Resnick tending to pink statice. —Julie Hove Andersen

In her very first year, Resnick grew Celosia and flowering basil. Now there’s lilac, sweet pea, mock orange, peonies, hellebores, flowering quince, tulips, ranunculus, double daffodils, echinacea, nigella, statice, poppies, snapdragons, foxgloves, dahlias, and more.

Thanks to the two heated greenhouses on the property, the farm is pretty much able to grow year-round—which suits Ellen Frost just fine. She’d been trying for years to bring winter-grown flowers to the state. And she knew Resnick was just the woman to pull it off.

“She likes a challenge,” says Frost. “Winter growing was the perfect challenge for Laura Beth at this stage of her farming life.” She adds, “We share the same sort of passion for bringing local flowers to the community.”

Several times a week, Resnick and her team head out, her van packed with buds, and make deliveries to other flower shops in Baltimore, Washington, D.C., and Virginia. “We have so many close relationships, and it’s really my favorite thing and why I got into farming. I love being part of something with other people—it’s the best.”

Resnick hopes to see more people at the farm soon, too. She misses seeing neighbors, friends, and guests at the workshops, classes, and farm tours hosted pre-pandemic at Butterbee.
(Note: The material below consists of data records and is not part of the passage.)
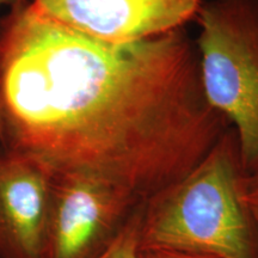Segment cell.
I'll return each instance as SVG.
<instances>
[{
    "mask_svg": "<svg viewBox=\"0 0 258 258\" xmlns=\"http://www.w3.org/2000/svg\"><path fill=\"white\" fill-rule=\"evenodd\" d=\"M0 146L53 171L99 173L147 199L190 172L228 125L209 106L184 28L106 43L22 3L0 19Z\"/></svg>",
    "mask_w": 258,
    "mask_h": 258,
    "instance_id": "1",
    "label": "cell"
},
{
    "mask_svg": "<svg viewBox=\"0 0 258 258\" xmlns=\"http://www.w3.org/2000/svg\"><path fill=\"white\" fill-rule=\"evenodd\" d=\"M246 178L232 128L184 177L139 205V247H169L218 258H257Z\"/></svg>",
    "mask_w": 258,
    "mask_h": 258,
    "instance_id": "2",
    "label": "cell"
},
{
    "mask_svg": "<svg viewBox=\"0 0 258 258\" xmlns=\"http://www.w3.org/2000/svg\"><path fill=\"white\" fill-rule=\"evenodd\" d=\"M196 18L203 93L234 131L251 175L258 171V0H208Z\"/></svg>",
    "mask_w": 258,
    "mask_h": 258,
    "instance_id": "3",
    "label": "cell"
},
{
    "mask_svg": "<svg viewBox=\"0 0 258 258\" xmlns=\"http://www.w3.org/2000/svg\"><path fill=\"white\" fill-rule=\"evenodd\" d=\"M141 201L99 173L53 171L41 258H98Z\"/></svg>",
    "mask_w": 258,
    "mask_h": 258,
    "instance_id": "4",
    "label": "cell"
},
{
    "mask_svg": "<svg viewBox=\"0 0 258 258\" xmlns=\"http://www.w3.org/2000/svg\"><path fill=\"white\" fill-rule=\"evenodd\" d=\"M63 27L106 43H131L178 30L205 0H30Z\"/></svg>",
    "mask_w": 258,
    "mask_h": 258,
    "instance_id": "5",
    "label": "cell"
},
{
    "mask_svg": "<svg viewBox=\"0 0 258 258\" xmlns=\"http://www.w3.org/2000/svg\"><path fill=\"white\" fill-rule=\"evenodd\" d=\"M53 170L0 146V258H41Z\"/></svg>",
    "mask_w": 258,
    "mask_h": 258,
    "instance_id": "6",
    "label": "cell"
},
{
    "mask_svg": "<svg viewBox=\"0 0 258 258\" xmlns=\"http://www.w3.org/2000/svg\"><path fill=\"white\" fill-rule=\"evenodd\" d=\"M141 203V202H140ZM139 203V205H140ZM139 206L125 222L116 239L98 258H138L139 251Z\"/></svg>",
    "mask_w": 258,
    "mask_h": 258,
    "instance_id": "7",
    "label": "cell"
},
{
    "mask_svg": "<svg viewBox=\"0 0 258 258\" xmlns=\"http://www.w3.org/2000/svg\"><path fill=\"white\" fill-rule=\"evenodd\" d=\"M138 258H218L206 253L169 249V247H139Z\"/></svg>",
    "mask_w": 258,
    "mask_h": 258,
    "instance_id": "8",
    "label": "cell"
},
{
    "mask_svg": "<svg viewBox=\"0 0 258 258\" xmlns=\"http://www.w3.org/2000/svg\"><path fill=\"white\" fill-rule=\"evenodd\" d=\"M246 202L252 215L257 233V258H258V171L247 175L246 178Z\"/></svg>",
    "mask_w": 258,
    "mask_h": 258,
    "instance_id": "9",
    "label": "cell"
},
{
    "mask_svg": "<svg viewBox=\"0 0 258 258\" xmlns=\"http://www.w3.org/2000/svg\"><path fill=\"white\" fill-rule=\"evenodd\" d=\"M25 2H28V0H0V8L2 6H9L10 9H12Z\"/></svg>",
    "mask_w": 258,
    "mask_h": 258,
    "instance_id": "10",
    "label": "cell"
},
{
    "mask_svg": "<svg viewBox=\"0 0 258 258\" xmlns=\"http://www.w3.org/2000/svg\"><path fill=\"white\" fill-rule=\"evenodd\" d=\"M3 138V121H2V112H0V141Z\"/></svg>",
    "mask_w": 258,
    "mask_h": 258,
    "instance_id": "11",
    "label": "cell"
}]
</instances>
Despite the setbacks, the flowers keep growing. The work is backbreaking and exhausting, and being the boss is hard. There are occasionally tears, sunburns, and frustrations. But often, in the afternoon, after a 10-hour day, Resnick will walk down the gravel path to check the mailbox with Owens and Dell, the farm dog.

As she heads back toward the house, the sun bouncing off the trees that line the property, it will often hit her just how beautiful her life is.

“It’s so pretty here. I’m so lucky,” says Resnick. “And that feeling of gratitude counters all the hard things.”